--- Set exercise ---
Take all the material and copy it exactly.

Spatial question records

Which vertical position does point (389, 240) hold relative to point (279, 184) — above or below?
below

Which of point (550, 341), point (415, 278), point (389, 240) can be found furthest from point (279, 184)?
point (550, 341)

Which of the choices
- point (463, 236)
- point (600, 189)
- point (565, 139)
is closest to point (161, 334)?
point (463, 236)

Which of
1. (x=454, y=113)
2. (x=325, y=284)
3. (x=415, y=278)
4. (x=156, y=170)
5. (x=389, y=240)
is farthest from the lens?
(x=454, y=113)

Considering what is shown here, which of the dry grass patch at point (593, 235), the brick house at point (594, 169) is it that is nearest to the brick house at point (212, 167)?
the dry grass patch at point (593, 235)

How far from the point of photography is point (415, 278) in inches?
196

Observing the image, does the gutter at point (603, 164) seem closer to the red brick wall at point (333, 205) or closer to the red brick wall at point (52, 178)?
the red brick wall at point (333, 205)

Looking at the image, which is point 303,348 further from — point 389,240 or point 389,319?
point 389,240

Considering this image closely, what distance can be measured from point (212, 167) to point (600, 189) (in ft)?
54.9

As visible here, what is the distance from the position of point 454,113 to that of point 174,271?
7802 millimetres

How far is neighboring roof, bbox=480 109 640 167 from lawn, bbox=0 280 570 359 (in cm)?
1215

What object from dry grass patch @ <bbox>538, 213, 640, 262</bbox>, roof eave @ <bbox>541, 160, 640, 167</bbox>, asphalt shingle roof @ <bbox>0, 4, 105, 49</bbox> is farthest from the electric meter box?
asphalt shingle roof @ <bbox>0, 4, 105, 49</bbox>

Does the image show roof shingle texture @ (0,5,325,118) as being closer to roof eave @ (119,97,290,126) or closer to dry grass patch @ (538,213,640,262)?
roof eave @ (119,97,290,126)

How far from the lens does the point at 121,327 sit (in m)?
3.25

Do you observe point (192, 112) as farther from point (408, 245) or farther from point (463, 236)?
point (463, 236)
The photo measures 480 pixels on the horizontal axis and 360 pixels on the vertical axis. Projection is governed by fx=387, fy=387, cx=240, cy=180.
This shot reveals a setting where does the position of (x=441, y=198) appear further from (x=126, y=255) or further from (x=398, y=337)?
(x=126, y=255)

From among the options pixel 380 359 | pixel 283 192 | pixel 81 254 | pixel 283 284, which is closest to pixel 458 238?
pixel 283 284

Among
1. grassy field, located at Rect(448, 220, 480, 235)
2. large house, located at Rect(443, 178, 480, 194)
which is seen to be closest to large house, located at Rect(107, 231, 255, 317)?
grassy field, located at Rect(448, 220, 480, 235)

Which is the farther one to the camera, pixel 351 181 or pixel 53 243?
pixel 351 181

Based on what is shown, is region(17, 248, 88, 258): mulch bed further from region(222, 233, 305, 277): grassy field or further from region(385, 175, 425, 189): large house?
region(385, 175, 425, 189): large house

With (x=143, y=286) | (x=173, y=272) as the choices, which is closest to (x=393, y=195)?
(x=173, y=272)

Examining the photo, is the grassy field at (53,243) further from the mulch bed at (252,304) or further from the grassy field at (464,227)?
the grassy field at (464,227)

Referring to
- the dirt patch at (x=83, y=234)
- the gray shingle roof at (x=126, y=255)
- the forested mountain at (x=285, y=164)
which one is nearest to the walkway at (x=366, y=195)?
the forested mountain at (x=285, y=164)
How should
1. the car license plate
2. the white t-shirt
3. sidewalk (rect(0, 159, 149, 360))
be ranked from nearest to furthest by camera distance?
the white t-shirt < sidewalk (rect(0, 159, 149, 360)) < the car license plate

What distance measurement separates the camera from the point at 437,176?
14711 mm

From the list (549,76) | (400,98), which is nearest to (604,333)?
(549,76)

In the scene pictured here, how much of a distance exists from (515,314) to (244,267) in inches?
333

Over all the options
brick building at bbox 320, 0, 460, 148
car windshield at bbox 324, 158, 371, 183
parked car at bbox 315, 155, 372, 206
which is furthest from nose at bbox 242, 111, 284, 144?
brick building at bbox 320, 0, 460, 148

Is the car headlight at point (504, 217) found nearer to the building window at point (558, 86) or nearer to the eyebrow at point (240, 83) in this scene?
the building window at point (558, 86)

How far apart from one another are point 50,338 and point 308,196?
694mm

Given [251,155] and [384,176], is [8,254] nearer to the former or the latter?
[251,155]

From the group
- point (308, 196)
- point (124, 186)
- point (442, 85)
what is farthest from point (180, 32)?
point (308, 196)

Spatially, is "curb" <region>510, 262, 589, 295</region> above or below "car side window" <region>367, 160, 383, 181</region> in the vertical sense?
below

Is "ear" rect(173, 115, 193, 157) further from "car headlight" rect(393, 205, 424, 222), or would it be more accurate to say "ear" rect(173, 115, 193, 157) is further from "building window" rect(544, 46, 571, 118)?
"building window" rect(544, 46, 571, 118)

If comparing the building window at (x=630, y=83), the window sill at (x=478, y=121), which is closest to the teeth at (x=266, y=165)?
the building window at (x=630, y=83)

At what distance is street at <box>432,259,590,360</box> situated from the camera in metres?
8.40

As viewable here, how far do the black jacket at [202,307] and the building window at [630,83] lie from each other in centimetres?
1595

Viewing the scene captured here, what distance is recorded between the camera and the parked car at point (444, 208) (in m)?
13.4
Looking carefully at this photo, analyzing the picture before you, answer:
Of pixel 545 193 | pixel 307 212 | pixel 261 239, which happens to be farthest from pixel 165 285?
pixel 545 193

--- Full response ---
Which vertical position does point (389, 240) hold relative to point (279, 184) — above or below?
below

Which of point (550, 341), point (415, 278), point (389, 240) can be found furthest from point (279, 184)?
point (550, 341)

Which of the choices
- point (463, 236)
- point (600, 189)
- point (565, 139)
is closest to point (161, 334)?
point (463, 236)

Which of
1. (x=454, y=113)
2. (x=325, y=284)
3. (x=415, y=278)
4. (x=156, y=170)
5. (x=389, y=240)
is farthest from the lens?
(x=454, y=113)

Considering what is shown here, which of the dry grass patch at point (593, 235), the brick house at point (594, 169) is it that is nearest to the brick house at point (212, 167)?
the dry grass patch at point (593, 235)

How far from the point of photography is point (415, 278) in inches?
196

Observing the image, does the gutter at point (603, 164) seem closer to the red brick wall at point (333, 205) or closer to the red brick wall at point (52, 178)?
the red brick wall at point (333, 205)

Looking at the image, which is point 303,348 further from — point 389,240 or point 389,319?
point 389,240

Considering this image closely, what distance can be measured from point (212, 167) to point (600, 189) (in ft)?
54.9

As visible here, what is the distance from the position of point 454,113 to that of point 174,271?
7802 millimetres

How far is neighboring roof, bbox=480 109 640 167 from lawn, bbox=0 280 570 359 (in cm)?
1215

What object from dry grass patch @ <bbox>538, 213, 640, 262</bbox>, roof eave @ <bbox>541, 160, 640, 167</bbox>, asphalt shingle roof @ <bbox>0, 4, 105, 49</bbox> is farthest from the electric meter box?
asphalt shingle roof @ <bbox>0, 4, 105, 49</bbox>

Does the image show roof shingle texture @ (0,5,325,118) as being closer to roof eave @ (119,97,290,126) or closer to dry grass patch @ (538,213,640,262)?
roof eave @ (119,97,290,126)

How far from the lens does the point at 121,327 sit (in m)?
3.25

Do you observe point (192, 112) as farther from point (408, 245) or farther from point (463, 236)?
point (463, 236)
The photo measures 480 pixels on the horizontal axis and 360 pixels on the vertical axis. Projection is governed by fx=387, fy=387, cx=240, cy=180.
This shot reveals a setting where does the position of (x=441, y=198) appear further from (x=126, y=255) or further from (x=398, y=337)?
(x=126, y=255)

From among the options pixel 380 359 | pixel 283 192 | pixel 81 254 | pixel 283 284, which is closest to pixel 458 238?
pixel 283 284

Among
1. grassy field, located at Rect(448, 220, 480, 235)
2. large house, located at Rect(443, 178, 480, 194)
which is seen to be closest to large house, located at Rect(107, 231, 255, 317)?
grassy field, located at Rect(448, 220, 480, 235)

Which is the farther one to the camera, pixel 351 181 or pixel 53 243?
pixel 351 181

Based on what is shown, is region(17, 248, 88, 258): mulch bed further from region(222, 233, 305, 277): grassy field or further from region(385, 175, 425, 189): large house?
region(385, 175, 425, 189): large house

With (x=143, y=286) | (x=173, y=272) as the choices, which is closest to (x=393, y=195)?
(x=173, y=272)

Examining the photo, is the grassy field at (53,243) further from the mulch bed at (252,304) or further from the grassy field at (464,227)?
the grassy field at (464,227)

Referring to
- the dirt patch at (x=83, y=234)
- the gray shingle roof at (x=126, y=255)
- the forested mountain at (x=285, y=164)
which one is nearest to the walkway at (x=366, y=195)?
the forested mountain at (x=285, y=164)
How should
1. the car license plate
2. the white t-shirt
3. sidewalk (rect(0, 159, 149, 360))
be ranked from nearest to furthest by camera distance?
the white t-shirt < sidewalk (rect(0, 159, 149, 360)) < the car license plate

What distance measurement separates the camera from the point at 437,176?
14711 mm

From the list (549,76) | (400,98), which is nearest to (604,333)?
(549,76)

In the scene pictured here, how much of a distance exists from (515,314) to (244,267) in inches?
333

Over all the options
brick building at bbox 320, 0, 460, 148
car windshield at bbox 324, 158, 371, 183
parked car at bbox 315, 155, 372, 206
which is furthest from nose at bbox 242, 111, 284, 144?
brick building at bbox 320, 0, 460, 148

Is the car headlight at point (504, 217) found nearer to the building window at point (558, 86) or nearer to the eyebrow at point (240, 83) in this scene?
the building window at point (558, 86)

How far apart from one another are point 50,338 and point 308,196?
694mm

Given [251,155] and [384,176], is [8,254] nearer to the former or the latter?
[251,155]

From the group
- point (308, 196)
- point (124, 186)
- point (442, 85)
what is farthest from point (180, 32)?
point (308, 196)

Spatially, is "curb" <region>510, 262, 589, 295</region> above or below "car side window" <region>367, 160, 383, 181</region> in the vertical sense?
below

Is "ear" rect(173, 115, 193, 157) further from "car headlight" rect(393, 205, 424, 222), or would it be more accurate to say "ear" rect(173, 115, 193, 157) is further from "building window" rect(544, 46, 571, 118)?
"building window" rect(544, 46, 571, 118)

If comparing the building window at (x=630, y=83), the window sill at (x=478, y=121), which is closest to the teeth at (x=266, y=165)?
the building window at (x=630, y=83)

At what distance is street at <box>432,259,590,360</box> situated from the camera in metres?
8.40

As viewable here, how far do the black jacket at [202,307] and the building window at [630,83] lie from each other in centimetres?
1595

Viewing the scene captured here, what distance is recorded between the camera and the parked car at point (444, 208) (in m)?
13.4
Looking carefully at this photo, analyzing the picture before you, answer:
Of pixel 545 193 | pixel 307 212 | pixel 261 239, which happens to be farthest from pixel 165 285?
pixel 545 193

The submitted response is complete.